Aku melangkah cepat menyusuri lorong yang terasa panas menuju ruanganku. Para mata yang tiap pagi mengikutiku membuat bahuku menegang risau.
Bisikan-bisikan yang disengajakan membuat dadaku berdegup kencang.
Aku bisa menghela nafas lega saat pintu ruanganku sudah tertutup rapat. Segera saja aku duduk di kuris kerjaku sambil bersandar.
Sudah sebulan aku seperti ini, sebulan setelah seluruh kantor tahu hubunganku.
Mereka menuduhku, tidak segan-segan mengeluarkan kebencian setiap ada sosokku di dekat mereka.
Aku hanya bisa diam.
Takut sudah pasti.
Aku sadar posisiku serba salah di sini.
Bagaimana tidak?
Semua akan mengira aku adalah penghancur rumah tangga seseorang.
Rumah tangga yang mereka ketahui sangat harmonis, tiba-tiba hancur.
Dan yang mereka tahu, itu karena aku. Aku adalah penyebabnya.
Sebulan yang lalu, sebuah gosip beredar. Gosip yang memang ada benarnya. Kalau aku, sedang menjalin hubungan dengan seorang pria matang yang baru saja bercerai.
Tak tanggung-tanggung, pria matang itu adalah atasanku. Seorang Direktur yang dihormati seluruh karyawan di sini.
Dan aku seorang manager, yang tadinya juga dihormati.
Sebulan yang lalu, seorang perempuan terang-terangan datang kepadaku saat aku duduk menikmati makanan di kantin kantor.
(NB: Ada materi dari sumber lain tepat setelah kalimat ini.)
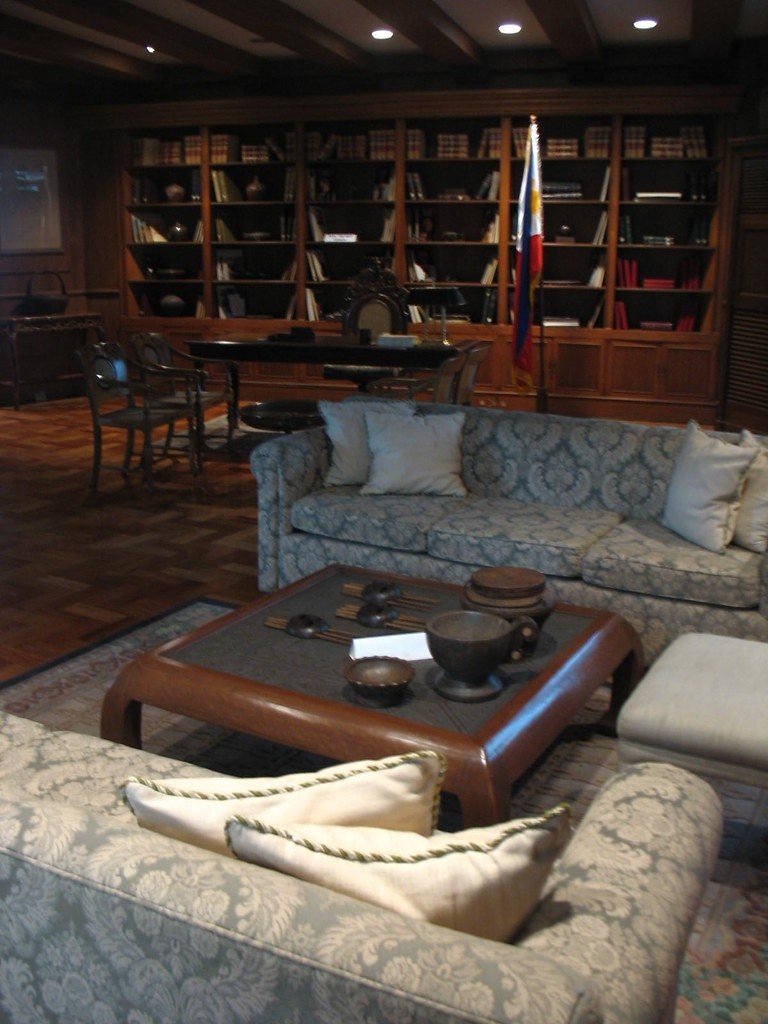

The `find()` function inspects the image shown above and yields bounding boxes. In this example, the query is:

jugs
[425,611,539,700]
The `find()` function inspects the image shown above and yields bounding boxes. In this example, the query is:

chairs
[433,341,494,406]
[68,324,204,499]
[322,256,410,397]
[129,324,243,464]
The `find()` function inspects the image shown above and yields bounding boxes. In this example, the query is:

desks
[181,335,480,456]
[0,312,104,412]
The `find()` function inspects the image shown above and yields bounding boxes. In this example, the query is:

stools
[615,633,768,788]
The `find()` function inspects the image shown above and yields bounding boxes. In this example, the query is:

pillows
[118,748,447,861]
[359,411,469,497]
[737,429,768,553]
[317,398,418,488]
[222,804,572,943]
[660,418,759,556]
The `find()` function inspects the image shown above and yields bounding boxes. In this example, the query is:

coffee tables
[99,564,644,832]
"Bu Sabine, emang benar ibu ada hubungan asmara sama Pak Arthur?"
Tubuhku terduduk kaku, keringat dingin menjalar di punggung saat karyawati itu bertanya dengan lantang. Aku hanya bisa diam tidak bisa mengelak karena aku tahu... akan ada waktunya semua orang tahu.
Sejak saat itu, semua berubah. Hidupku tak tenang karena gunjingan banyak karyawan. Pekerjaanku kacau bahkan mentalku ikut kacau.
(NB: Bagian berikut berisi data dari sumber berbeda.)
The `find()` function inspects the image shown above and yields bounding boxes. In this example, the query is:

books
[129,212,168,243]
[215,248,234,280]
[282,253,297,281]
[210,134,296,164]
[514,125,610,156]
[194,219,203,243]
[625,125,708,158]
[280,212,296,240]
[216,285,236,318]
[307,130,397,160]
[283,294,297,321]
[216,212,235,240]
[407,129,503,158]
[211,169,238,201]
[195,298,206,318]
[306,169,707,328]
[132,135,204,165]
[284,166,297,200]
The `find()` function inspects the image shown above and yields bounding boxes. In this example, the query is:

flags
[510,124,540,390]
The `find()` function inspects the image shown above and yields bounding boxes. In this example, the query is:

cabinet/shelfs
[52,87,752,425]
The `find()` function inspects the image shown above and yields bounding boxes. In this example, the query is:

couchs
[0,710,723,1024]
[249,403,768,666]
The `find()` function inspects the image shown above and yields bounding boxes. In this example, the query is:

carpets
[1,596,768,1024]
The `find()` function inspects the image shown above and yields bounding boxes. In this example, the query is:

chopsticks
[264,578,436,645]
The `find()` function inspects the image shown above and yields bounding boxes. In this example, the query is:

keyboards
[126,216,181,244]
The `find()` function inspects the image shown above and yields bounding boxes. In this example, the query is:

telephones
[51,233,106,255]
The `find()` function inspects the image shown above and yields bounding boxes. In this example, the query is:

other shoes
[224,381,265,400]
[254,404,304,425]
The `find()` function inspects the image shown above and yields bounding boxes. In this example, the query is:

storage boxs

Pintu ruanganku terbuka dan tertutup cepat. Aku mendongak menatap pria yang terlihat berantakan padahal jam kerja baru saja mau di mulai.
"Maaf aku terlambat." Dia berjalan cepat kearahku, menarikku dan langsung memelukku erat.
Seketika tangisku pecah.
Sebulan ini, aku menghadapi kebencian sendirian. Tanpa dirinya yang sedang jauh menjalankan tugasnya.
Kini, dia kembali. Memelukku erat. Memberikan pelukan paling aman yang pernah aku rasakan.
Rasanya sebulan ini, terbayar sudah. Diriku hebat menahan kebencian banyak orang. Dengan pelukan ini, aku bisa menumpahkan semua yang sudah aku tahan.
"Aku—mereka tau—mereka bilang—" Aku tidak bisa menjelaskan lewat kata-kata. Tapi, aku yakin dia tahu semuanya.
"Ssst! Ada aku di sini sekarang. Kamu nggak akan sendiri. Aku di sini, Sab. Aku di sini."
Pelukannya semakin erat, diikuti ciuman di atas rabut yang aku sanggul rapih.
Karena pria ini aku mengalami kesulitan. Sebulan penuh menjadi tersangka. Memiliki panggilan pelakor.
Semua berawal dari tujuh bulan lalu.
Di mana aku ditugaskan menemanin atasanku untuk turun langsung pada satu proyek pembangunan di Seminyak, Bali.
Di sana, aku dan dirinya bersikap profesional seperti biasanya. Memang itu apa adanya, mengingat dirinya berstatus suami orang.